• [Objective]: Copy the records word for word, everything from the line containing "How large is" down to the line containing "7.18 meters", with both of those lines included.

• [Records shown]:
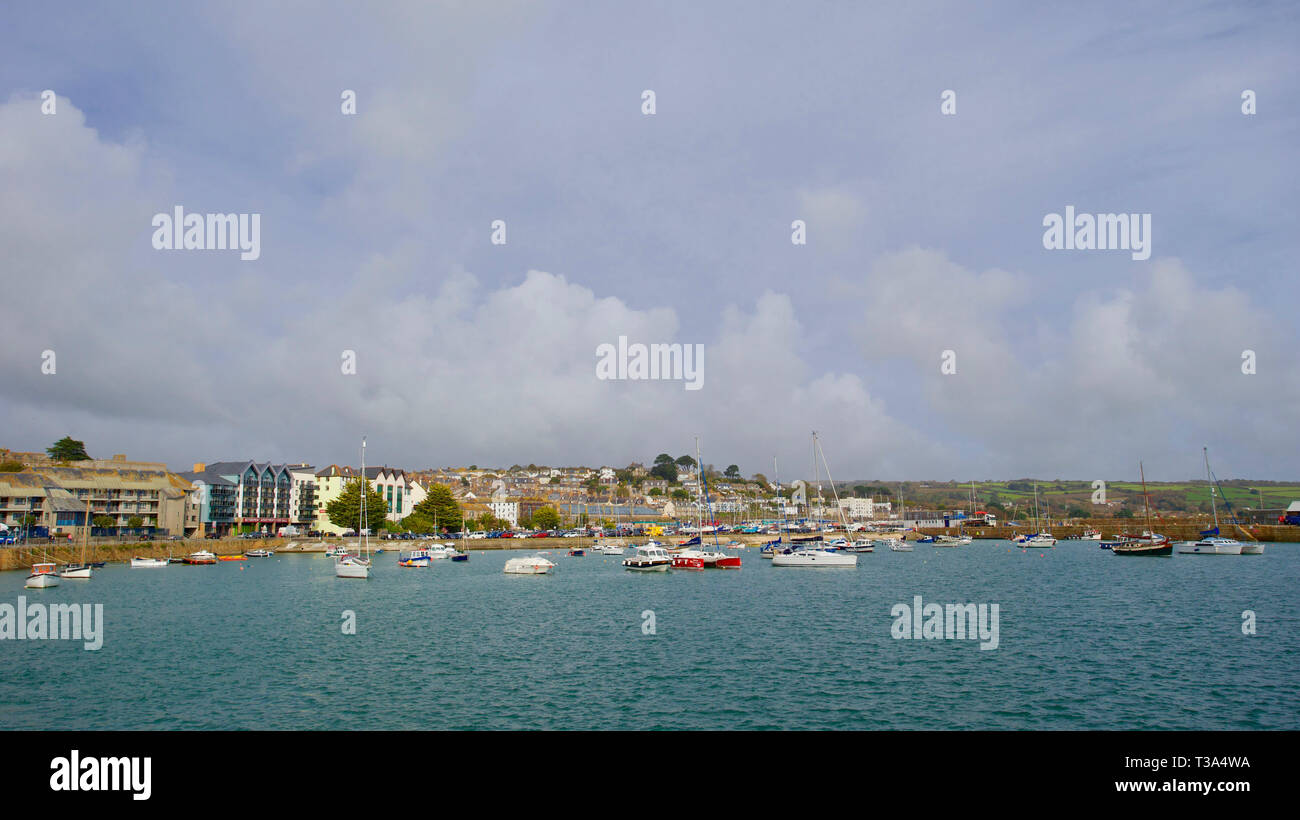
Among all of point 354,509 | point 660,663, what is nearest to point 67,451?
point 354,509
---
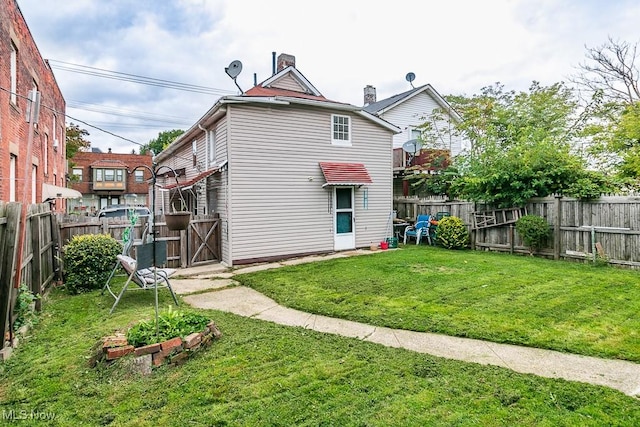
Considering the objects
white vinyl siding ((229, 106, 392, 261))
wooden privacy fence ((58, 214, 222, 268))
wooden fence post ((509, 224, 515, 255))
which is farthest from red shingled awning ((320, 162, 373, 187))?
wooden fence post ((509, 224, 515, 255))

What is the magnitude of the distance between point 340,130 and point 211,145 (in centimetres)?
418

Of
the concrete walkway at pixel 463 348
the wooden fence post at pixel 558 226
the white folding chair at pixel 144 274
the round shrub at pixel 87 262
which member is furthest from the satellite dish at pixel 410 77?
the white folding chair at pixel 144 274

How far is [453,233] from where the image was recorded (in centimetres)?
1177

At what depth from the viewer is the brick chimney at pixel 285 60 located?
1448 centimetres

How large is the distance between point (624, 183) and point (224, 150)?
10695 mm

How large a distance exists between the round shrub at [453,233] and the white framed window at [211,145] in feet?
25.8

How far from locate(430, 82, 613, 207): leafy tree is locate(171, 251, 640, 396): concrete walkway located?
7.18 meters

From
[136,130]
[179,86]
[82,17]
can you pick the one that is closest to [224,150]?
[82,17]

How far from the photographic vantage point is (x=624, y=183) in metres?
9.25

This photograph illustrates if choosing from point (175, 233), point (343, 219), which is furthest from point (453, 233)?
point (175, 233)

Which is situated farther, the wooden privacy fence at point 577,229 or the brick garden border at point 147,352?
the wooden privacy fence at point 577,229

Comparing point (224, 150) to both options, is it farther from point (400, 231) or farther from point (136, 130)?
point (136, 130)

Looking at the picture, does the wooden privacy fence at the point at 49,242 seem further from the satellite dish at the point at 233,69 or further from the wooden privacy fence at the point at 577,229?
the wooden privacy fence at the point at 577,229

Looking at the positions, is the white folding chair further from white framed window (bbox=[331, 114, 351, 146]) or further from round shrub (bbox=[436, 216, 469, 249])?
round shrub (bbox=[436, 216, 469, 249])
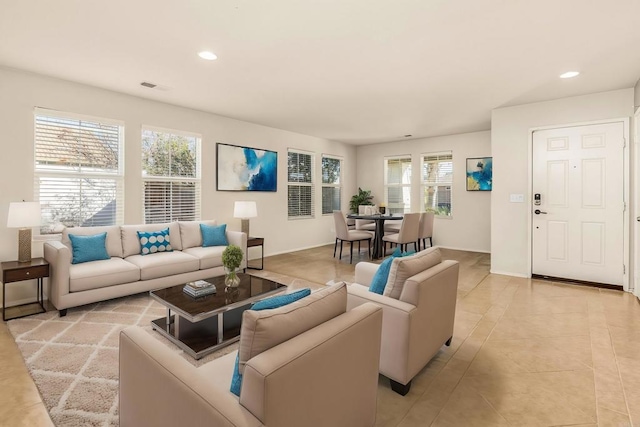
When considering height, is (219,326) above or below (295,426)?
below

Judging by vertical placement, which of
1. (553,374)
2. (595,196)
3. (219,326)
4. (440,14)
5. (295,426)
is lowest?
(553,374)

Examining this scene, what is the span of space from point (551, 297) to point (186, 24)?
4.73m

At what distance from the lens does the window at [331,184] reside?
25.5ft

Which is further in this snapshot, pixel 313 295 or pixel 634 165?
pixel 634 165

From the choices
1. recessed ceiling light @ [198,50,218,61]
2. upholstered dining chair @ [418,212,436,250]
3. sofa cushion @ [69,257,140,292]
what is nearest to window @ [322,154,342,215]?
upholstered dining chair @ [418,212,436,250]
---
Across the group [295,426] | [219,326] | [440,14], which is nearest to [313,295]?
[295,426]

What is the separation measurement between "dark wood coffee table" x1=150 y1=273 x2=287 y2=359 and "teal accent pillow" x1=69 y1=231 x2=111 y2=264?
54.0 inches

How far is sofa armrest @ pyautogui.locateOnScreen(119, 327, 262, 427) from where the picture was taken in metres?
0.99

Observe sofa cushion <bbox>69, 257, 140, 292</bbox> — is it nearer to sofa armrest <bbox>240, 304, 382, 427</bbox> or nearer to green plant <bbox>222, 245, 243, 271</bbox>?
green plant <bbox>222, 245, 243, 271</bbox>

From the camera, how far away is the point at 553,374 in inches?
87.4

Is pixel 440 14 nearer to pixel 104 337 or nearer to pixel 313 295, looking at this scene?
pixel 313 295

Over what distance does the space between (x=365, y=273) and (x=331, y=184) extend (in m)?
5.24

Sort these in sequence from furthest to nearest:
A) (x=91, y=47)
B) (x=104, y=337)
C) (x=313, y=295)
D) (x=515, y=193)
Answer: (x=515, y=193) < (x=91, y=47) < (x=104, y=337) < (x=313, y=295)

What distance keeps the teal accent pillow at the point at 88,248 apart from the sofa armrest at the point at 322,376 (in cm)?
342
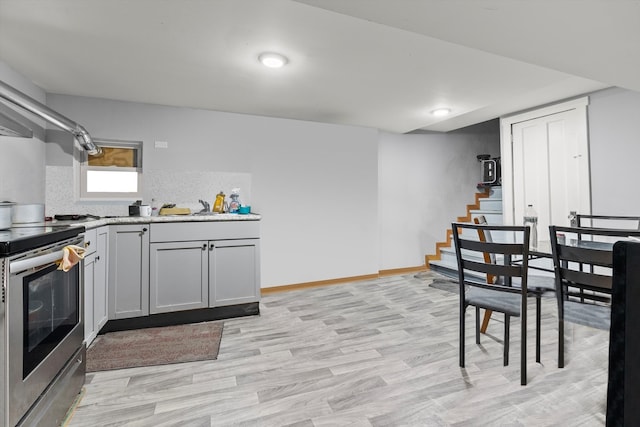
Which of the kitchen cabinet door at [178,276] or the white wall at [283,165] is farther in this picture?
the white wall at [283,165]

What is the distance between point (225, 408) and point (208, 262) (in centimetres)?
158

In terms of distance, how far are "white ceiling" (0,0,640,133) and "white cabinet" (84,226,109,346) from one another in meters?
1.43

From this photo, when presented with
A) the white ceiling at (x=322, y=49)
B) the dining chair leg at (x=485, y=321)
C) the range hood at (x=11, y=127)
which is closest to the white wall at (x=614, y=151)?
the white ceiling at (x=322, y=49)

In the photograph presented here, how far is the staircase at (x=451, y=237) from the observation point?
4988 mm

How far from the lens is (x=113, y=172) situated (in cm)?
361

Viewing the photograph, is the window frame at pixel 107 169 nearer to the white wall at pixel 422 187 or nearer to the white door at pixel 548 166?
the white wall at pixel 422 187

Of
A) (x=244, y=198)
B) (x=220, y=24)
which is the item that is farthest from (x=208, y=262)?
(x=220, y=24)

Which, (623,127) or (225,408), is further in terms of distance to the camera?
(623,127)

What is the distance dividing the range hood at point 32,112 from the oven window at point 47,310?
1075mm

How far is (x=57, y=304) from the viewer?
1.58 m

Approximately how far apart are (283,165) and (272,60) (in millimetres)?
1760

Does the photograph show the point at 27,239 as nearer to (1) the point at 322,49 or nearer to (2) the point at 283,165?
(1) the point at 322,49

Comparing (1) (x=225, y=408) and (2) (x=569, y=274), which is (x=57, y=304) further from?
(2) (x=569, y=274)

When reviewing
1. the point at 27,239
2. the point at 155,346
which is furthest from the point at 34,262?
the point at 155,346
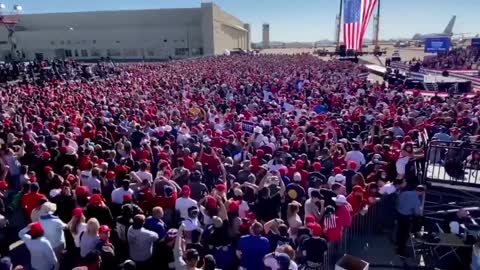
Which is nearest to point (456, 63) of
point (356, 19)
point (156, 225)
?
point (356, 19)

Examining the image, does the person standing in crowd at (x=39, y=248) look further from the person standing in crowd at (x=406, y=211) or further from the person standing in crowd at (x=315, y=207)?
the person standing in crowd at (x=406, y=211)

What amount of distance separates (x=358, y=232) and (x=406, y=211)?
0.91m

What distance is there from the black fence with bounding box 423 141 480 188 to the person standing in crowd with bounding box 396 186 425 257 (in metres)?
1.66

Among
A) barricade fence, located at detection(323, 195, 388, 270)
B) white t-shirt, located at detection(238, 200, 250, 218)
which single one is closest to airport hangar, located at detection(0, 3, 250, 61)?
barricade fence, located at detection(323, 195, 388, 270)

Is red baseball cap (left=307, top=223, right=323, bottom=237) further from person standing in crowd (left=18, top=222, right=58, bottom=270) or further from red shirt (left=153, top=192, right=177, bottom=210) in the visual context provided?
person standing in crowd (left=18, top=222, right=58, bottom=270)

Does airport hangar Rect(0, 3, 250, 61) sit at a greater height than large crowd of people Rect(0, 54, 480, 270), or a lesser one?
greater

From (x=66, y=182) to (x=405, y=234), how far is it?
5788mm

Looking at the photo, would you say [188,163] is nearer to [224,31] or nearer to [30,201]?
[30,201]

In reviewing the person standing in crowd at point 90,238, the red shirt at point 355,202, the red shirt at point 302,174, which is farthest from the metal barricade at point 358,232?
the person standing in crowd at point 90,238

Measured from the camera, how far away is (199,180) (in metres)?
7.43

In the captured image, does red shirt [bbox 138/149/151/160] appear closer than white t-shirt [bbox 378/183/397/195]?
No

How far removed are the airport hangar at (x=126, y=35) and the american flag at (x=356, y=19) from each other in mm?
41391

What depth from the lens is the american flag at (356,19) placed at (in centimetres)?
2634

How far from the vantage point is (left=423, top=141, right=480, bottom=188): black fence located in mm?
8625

• [Expected answer]:
How large is the distance between point (624, 183) and point (224, 150)?
10695 mm

How large a distance exists between the round shrub at [453,233] and the white framed window at [211,145] in feet?
25.8

How far from locate(430, 82, 613, 207): leafy tree is locate(171, 251, 640, 396): concrete walkway located?
7.18 meters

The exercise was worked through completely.